» **What to do**: Each entry below is to be given again word for word, with no pictures.

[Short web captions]
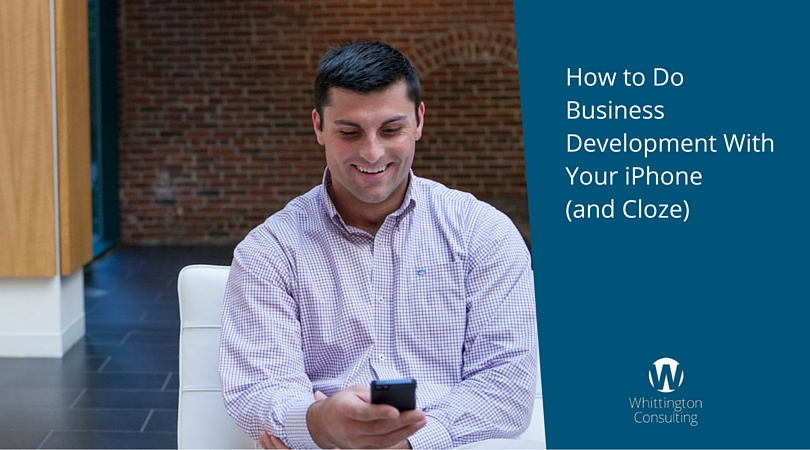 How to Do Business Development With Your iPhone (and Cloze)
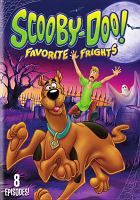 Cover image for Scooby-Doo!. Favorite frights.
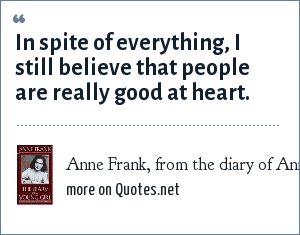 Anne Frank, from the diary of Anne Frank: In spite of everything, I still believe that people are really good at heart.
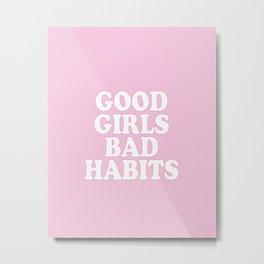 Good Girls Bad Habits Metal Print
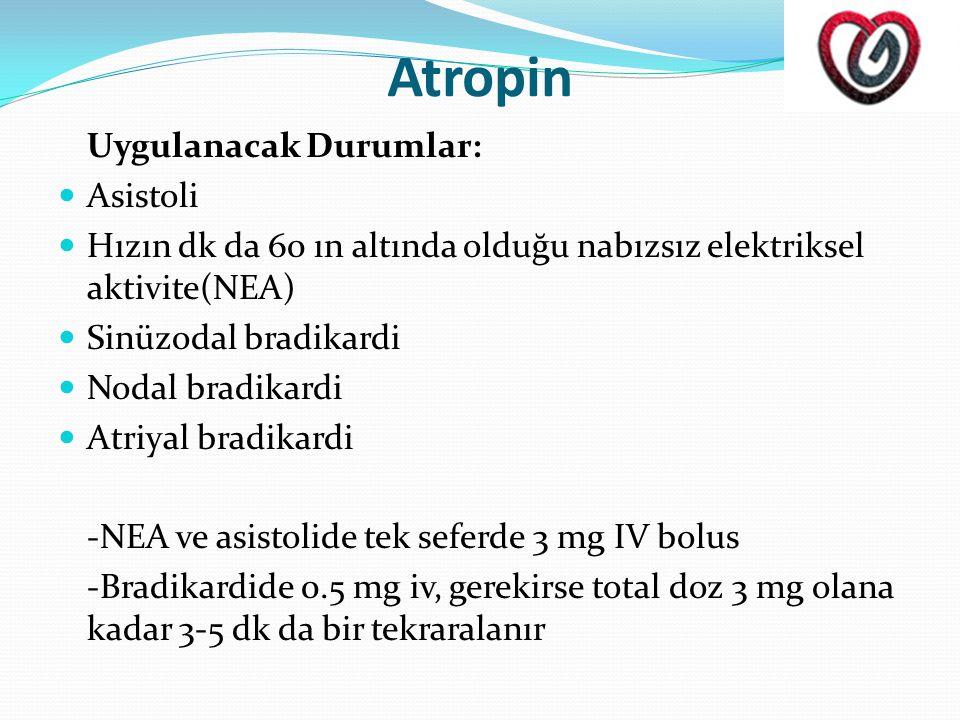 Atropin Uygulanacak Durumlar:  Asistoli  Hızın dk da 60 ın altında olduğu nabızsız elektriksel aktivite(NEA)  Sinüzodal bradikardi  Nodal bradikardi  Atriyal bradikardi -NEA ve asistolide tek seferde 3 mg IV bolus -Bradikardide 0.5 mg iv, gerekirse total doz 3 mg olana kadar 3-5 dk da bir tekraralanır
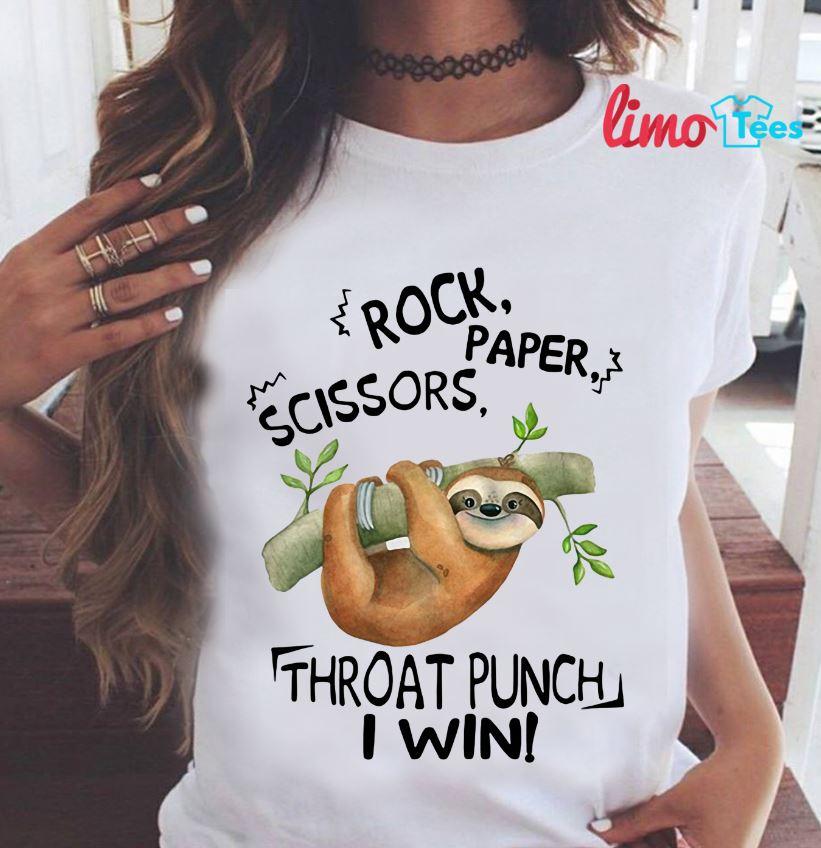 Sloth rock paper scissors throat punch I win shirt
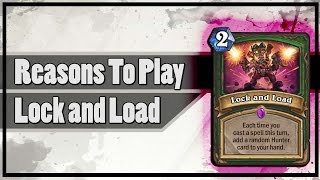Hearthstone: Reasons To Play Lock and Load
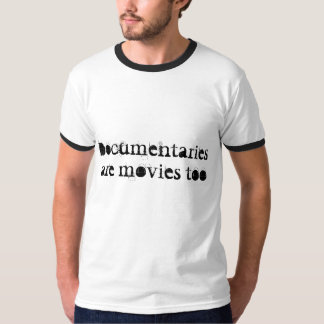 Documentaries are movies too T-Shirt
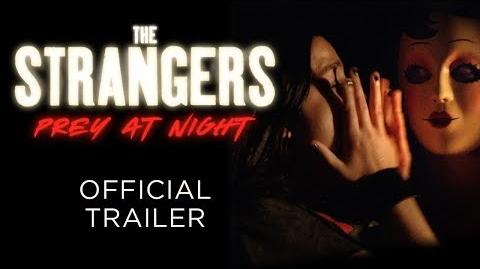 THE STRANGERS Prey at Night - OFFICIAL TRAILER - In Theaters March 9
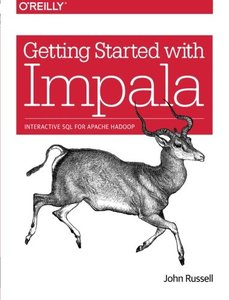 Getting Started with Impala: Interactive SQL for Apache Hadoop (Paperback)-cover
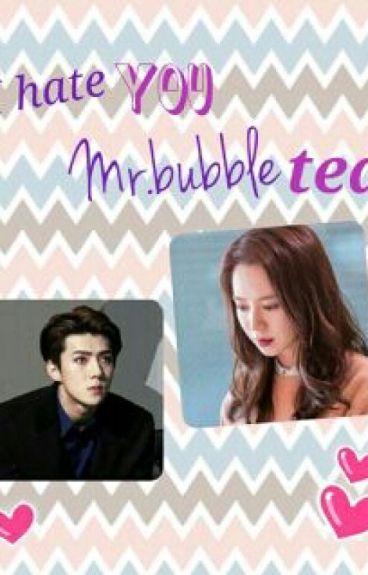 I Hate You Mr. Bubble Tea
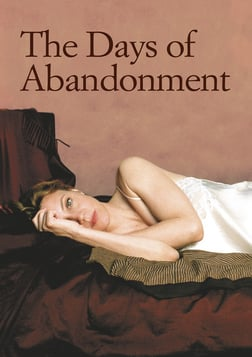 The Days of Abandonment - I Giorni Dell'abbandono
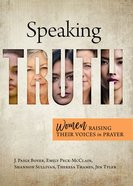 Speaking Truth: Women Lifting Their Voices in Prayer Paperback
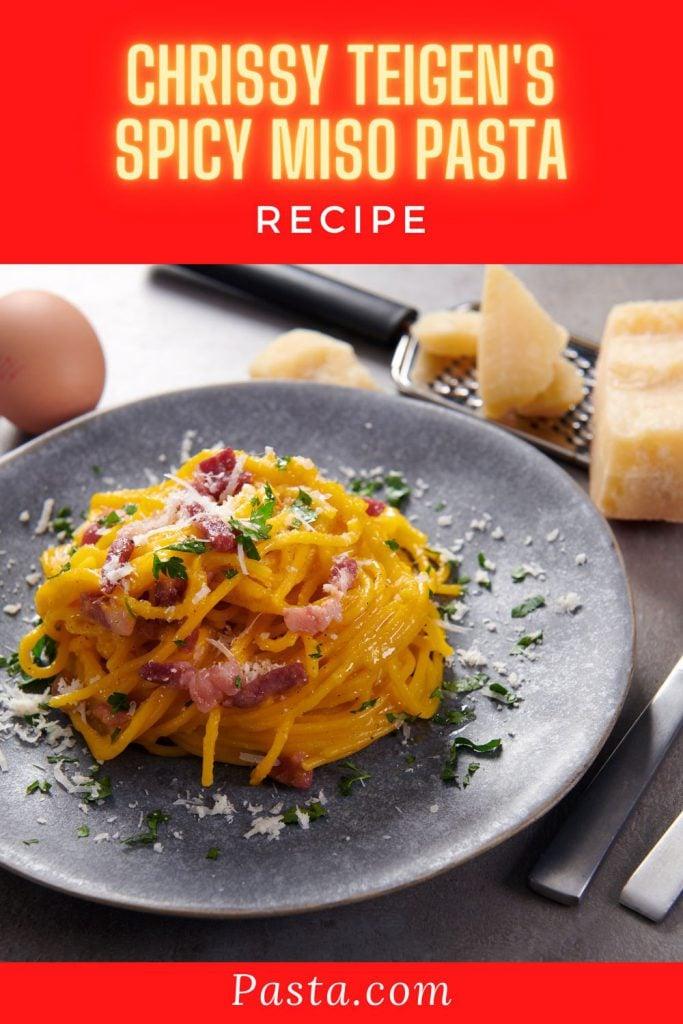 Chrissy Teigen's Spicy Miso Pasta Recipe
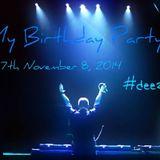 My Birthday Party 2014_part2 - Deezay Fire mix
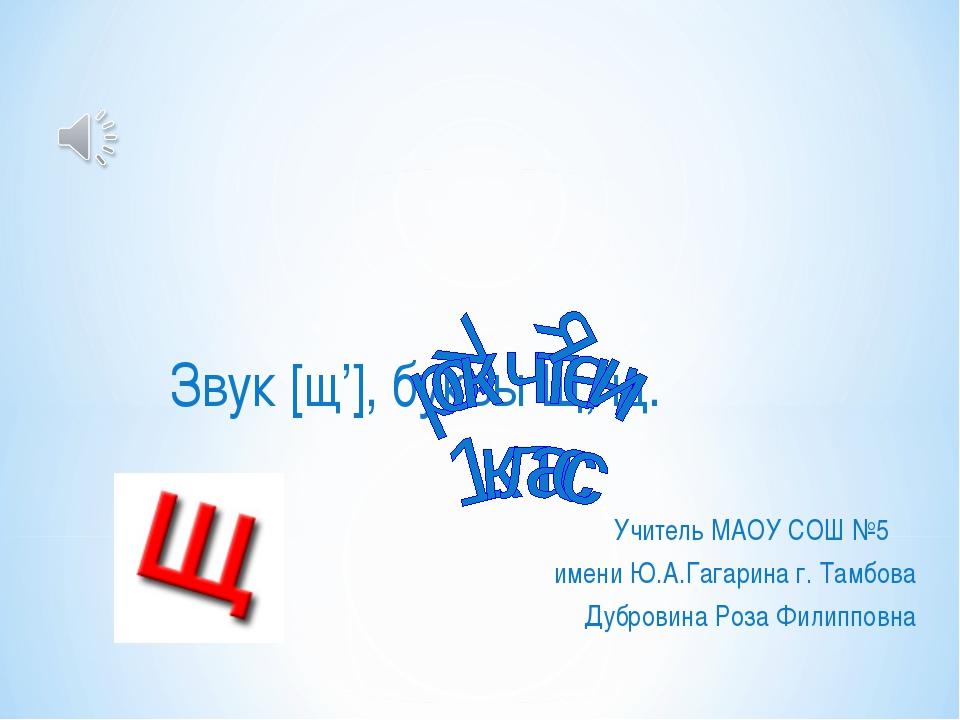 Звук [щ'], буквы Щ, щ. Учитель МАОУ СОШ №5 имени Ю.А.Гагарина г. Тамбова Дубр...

» **Answer box**:
 How to Do Business Development With Your iPhone (and Cloze)
 Cover image for Scooby-Doo!. Favorite frights.
 Anne Frank, from the diary of Anne Frank: In spite of everything, I still believe that people are really good at heart.
 Good Girls Bad Habits Metal Print
 Atropin Uygulanacak Durumlar:  Asistoli  Hızın dk da 60 ın altında olduğu nabızsız elektriksel aktivite(NEA)  Sinüzodal bradikardi  Nodal bradikardi  Atriyal bradikardi -NEA ve asistolide tek seferde 3 mg IV bolus -Bradikardide 0.5 mg iv, gerekirse total doz 3 mg olana kadar 3-5 dk da bir tekraralanır
 Sloth rock paper scissors throat punch I win shirt
Hearthstone: Reasons To Play Lock and Load
 Documentaries are movies too T-Shirt
 THE STRANGERS Prey at Night - OFFICIAL TRAILER - In Theaters March 9
 Getting Started with Impala: Interactive SQL for Apache Hadoop (Paperback)-cover
 I Hate You Mr. Bubble Tea
 The Days of Abandonment - I Giorni Dell'abbandono
 Speaking Truth: Women Lifting Their Voices in Prayer Paperback
 Chrissy Teigen's Spicy Miso Pasta Recipe
 My Birthday Party 2014_part2 - Deezay Fire mix
 Звук [щ'], буквы Щ, щ. Учитель МАОУ СОШ №5 имени Ю.А.Гагарина г. Тамбова Дубр...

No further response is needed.